The former Governor of the Bank of England, Sir Mervyn King, specifically warned that while this was happening wages would have to be held down. The two authors sum up his thinking thus:
“The message is clear: we may not be able to control world commodity and energy prices, but we certainly can take measures to discipline a domestic wage-push. While QE ensures asset price inflation, continued attacks on trade union rights and the promotion of labour market flexibilisation provide the broader political context within which wage inflation is held in check.”
Between 2010 and 2013 real wages fell by 8.5 percent in the UK, the fourth largest decline in the 27 European Union countries. This is something Britain has not seen since the 1920s following the defeat of the General Strike. It was something Margaret Thatcher never achieved. It represents a major blow to working people.
Despite the much heralded “recovery” there is no sign that we will claw that back any time soon, not before 2020 our authors argue.
This “recovery” has been based on vigorous state intervention which has further accelerated the shift of wealth overall away from labour and into the hands of capital. Its been achieved Green and Lavery argue by, “i) an ongoing stagnation of real wages, (ii) an increasing concentration of jobs in ‘low pay’ industries, (iii) an aggressive use of ‘wage freeze’ and wage-cutting strategies by firms, and (iv) a rise in ‘precarious’ employment and ‘atypical’ working practices.”
Investment has stagnated, helping ensure Britain retains low productivity rates. Prior to the 2008 crash one study showed UK financial capital had invested just £50 billion in manufacturing but £100 billion in property.
77 percent of jobs created are in low productivity, low wage sectors such as retail, the care sector and food and beverages. In the catering industry 300,000 zero hour contracts had been issued by 2013:
“Precarious, temporary work has proliferated; trade union rights have been further eroded; and the relative weakness of organised labour has allowed firms – often sitting on huge financial surpluses – to pass the burden of economic adjustment onto their workers.”

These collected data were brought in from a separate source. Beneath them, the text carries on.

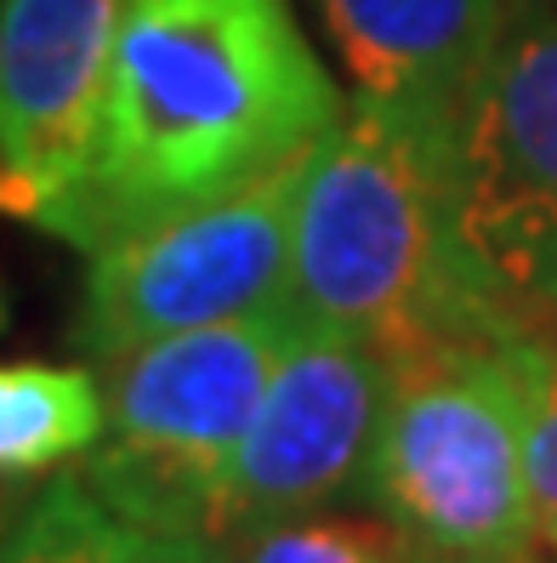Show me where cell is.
Here are the masks:
<instances>
[{"instance_id": "obj_4", "label": "cell", "mask_w": 557, "mask_h": 563, "mask_svg": "<svg viewBox=\"0 0 557 563\" xmlns=\"http://www.w3.org/2000/svg\"><path fill=\"white\" fill-rule=\"evenodd\" d=\"M358 495H370L427 563H541L517 336L392 364Z\"/></svg>"}, {"instance_id": "obj_3", "label": "cell", "mask_w": 557, "mask_h": 563, "mask_svg": "<svg viewBox=\"0 0 557 563\" xmlns=\"http://www.w3.org/2000/svg\"><path fill=\"white\" fill-rule=\"evenodd\" d=\"M297 330V302L279 296L109 358V433L80 467L86 489L148 536L222 541L234 455Z\"/></svg>"}, {"instance_id": "obj_14", "label": "cell", "mask_w": 557, "mask_h": 563, "mask_svg": "<svg viewBox=\"0 0 557 563\" xmlns=\"http://www.w3.org/2000/svg\"><path fill=\"white\" fill-rule=\"evenodd\" d=\"M0 319H7V302H0Z\"/></svg>"}, {"instance_id": "obj_10", "label": "cell", "mask_w": 557, "mask_h": 563, "mask_svg": "<svg viewBox=\"0 0 557 563\" xmlns=\"http://www.w3.org/2000/svg\"><path fill=\"white\" fill-rule=\"evenodd\" d=\"M109 433V382L86 364H0V484L41 478Z\"/></svg>"}, {"instance_id": "obj_9", "label": "cell", "mask_w": 557, "mask_h": 563, "mask_svg": "<svg viewBox=\"0 0 557 563\" xmlns=\"http://www.w3.org/2000/svg\"><path fill=\"white\" fill-rule=\"evenodd\" d=\"M353 97L461 125L517 0H313Z\"/></svg>"}, {"instance_id": "obj_5", "label": "cell", "mask_w": 557, "mask_h": 563, "mask_svg": "<svg viewBox=\"0 0 557 563\" xmlns=\"http://www.w3.org/2000/svg\"><path fill=\"white\" fill-rule=\"evenodd\" d=\"M455 234L512 336H557V0H517L461 109Z\"/></svg>"}, {"instance_id": "obj_11", "label": "cell", "mask_w": 557, "mask_h": 563, "mask_svg": "<svg viewBox=\"0 0 557 563\" xmlns=\"http://www.w3.org/2000/svg\"><path fill=\"white\" fill-rule=\"evenodd\" d=\"M0 563H227V547L205 536H148L114 518L80 473H57L0 541Z\"/></svg>"}, {"instance_id": "obj_6", "label": "cell", "mask_w": 557, "mask_h": 563, "mask_svg": "<svg viewBox=\"0 0 557 563\" xmlns=\"http://www.w3.org/2000/svg\"><path fill=\"white\" fill-rule=\"evenodd\" d=\"M308 154L239 194L86 251L75 347L109 364L159 336L222 324L290 296V240Z\"/></svg>"}, {"instance_id": "obj_8", "label": "cell", "mask_w": 557, "mask_h": 563, "mask_svg": "<svg viewBox=\"0 0 557 563\" xmlns=\"http://www.w3.org/2000/svg\"><path fill=\"white\" fill-rule=\"evenodd\" d=\"M125 0H0V211L46 228L80 188Z\"/></svg>"}, {"instance_id": "obj_12", "label": "cell", "mask_w": 557, "mask_h": 563, "mask_svg": "<svg viewBox=\"0 0 557 563\" xmlns=\"http://www.w3.org/2000/svg\"><path fill=\"white\" fill-rule=\"evenodd\" d=\"M227 563H427V558L387 512L376 518V512L313 507L227 541Z\"/></svg>"}, {"instance_id": "obj_13", "label": "cell", "mask_w": 557, "mask_h": 563, "mask_svg": "<svg viewBox=\"0 0 557 563\" xmlns=\"http://www.w3.org/2000/svg\"><path fill=\"white\" fill-rule=\"evenodd\" d=\"M523 358V455L541 536L557 552V336H517Z\"/></svg>"}, {"instance_id": "obj_7", "label": "cell", "mask_w": 557, "mask_h": 563, "mask_svg": "<svg viewBox=\"0 0 557 563\" xmlns=\"http://www.w3.org/2000/svg\"><path fill=\"white\" fill-rule=\"evenodd\" d=\"M387 387L392 371L370 342L302 324L234 455L222 501V547L261 523L331 507L336 495L365 489Z\"/></svg>"}, {"instance_id": "obj_1", "label": "cell", "mask_w": 557, "mask_h": 563, "mask_svg": "<svg viewBox=\"0 0 557 563\" xmlns=\"http://www.w3.org/2000/svg\"><path fill=\"white\" fill-rule=\"evenodd\" d=\"M347 97L290 0H125L103 120L46 234L97 251L319 148Z\"/></svg>"}, {"instance_id": "obj_2", "label": "cell", "mask_w": 557, "mask_h": 563, "mask_svg": "<svg viewBox=\"0 0 557 563\" xmlns=\"http://www.w3.org/2000/svg\"><path fill=\"white\" fill-rule=\"evenodd\" d=\"M290 302L302 324L370 342L387 371L512 336L455 234V125L347 97L302 172Z\"/></svg>"}]
</instances>
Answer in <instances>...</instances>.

And here’s where we come back to our friend James Frayne and his false warning that Scots will choose a cut in living standards if they vote Yes. They have suffered exactly that under Gordon Brown and David Cameron. Green and Lavery point to something else too:
“In Britain’s post-crisis political economy, it appears that a very similar growth dynamic is being re-engineered through the Coalition government’s economic strategy. Policies such as ‘Help-to-Buy’ have helped to stoke housing market growth, at the risk of blowing up another housing bubble; levels of household debt are rising again, currently at above 150 per cent of income; and the financial service sector retains its role as the dominant node in the British economy. The recovery has essentially placed Britain back on the same pathological trajectory as it was prior to the crash of 2007-8.”
In other words the UK economy is not experiencing a rebirth which will end the century plus of decline. It is itself highly precarious and vulnerable and if there is another crash we know who will pick up the tab again: us!
Having to spend an hour and a half on a bus was slightly annoying but the Tube workers are striking to save jobs and protect the public service they provide and deserve support. The problem is that they are exceptional in having the confidence and ability to take industrial action. If we are to reverse that picture we need to take into account some of the changes which have happened in recent years, as highlighted by Green and Lavery, and not ignore them.
On 18 September people in Scotland have a chance to quit the casino economy of the UK – grab it!